----- Available data -----
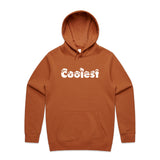 Copper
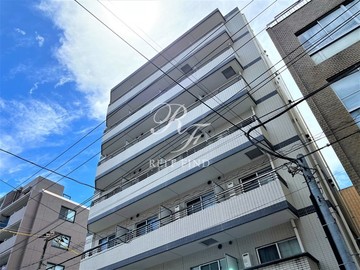 アルテシモリベロ アルテシモリベロ1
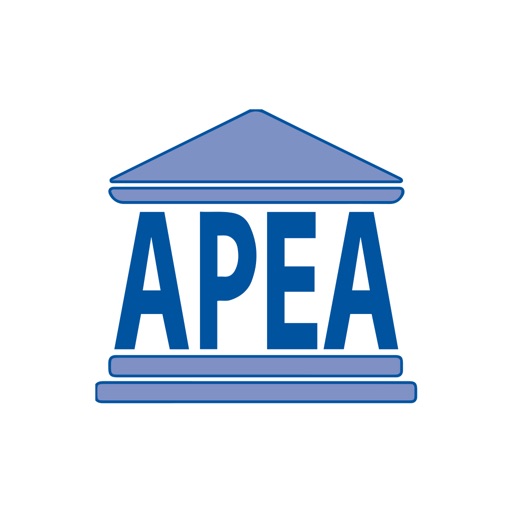 APEA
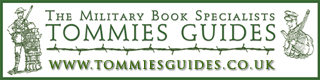 Visit Salient Points sister site at www.tommiesguides.co.uk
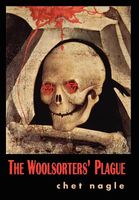 Hardcover edition cover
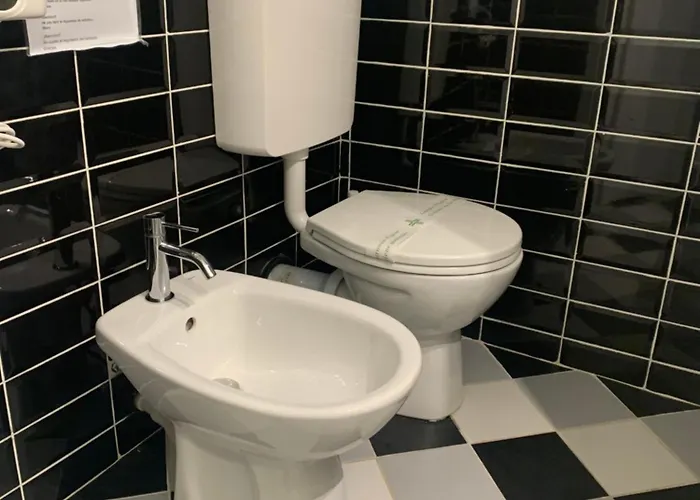 Casa Cimella, Un Nido Nel Cuore Del Porto Antico Cod Citra 010025-lt-2629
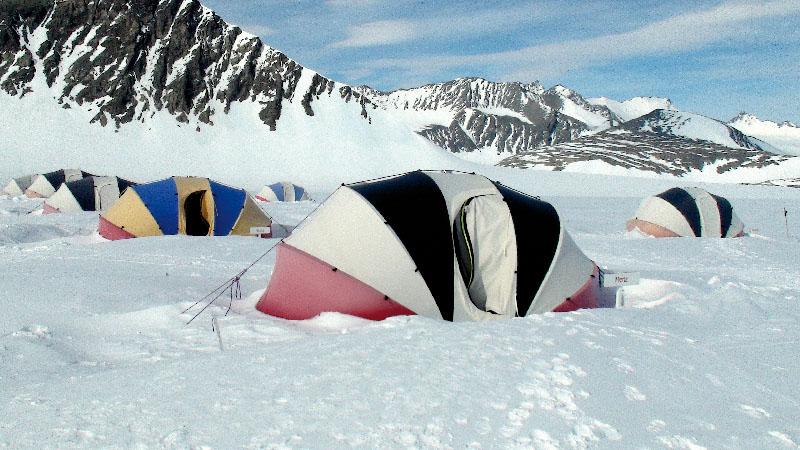 Union Glacier5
-----
> Work to complete: Restate the whole listing word for word. Omit the pictures.

> Finished task:
 Copper
 アルテシモリベロ アルテシモリベロ1
 APEA
 Visit Salient Points sister site at www.tommiesguides.co.uk
 Hardcover edition cover
 Casa Cimella, Un Nido Nel Cuore Del Porto Antico Cod Citra 010025-lt-2629
 Union Glacier5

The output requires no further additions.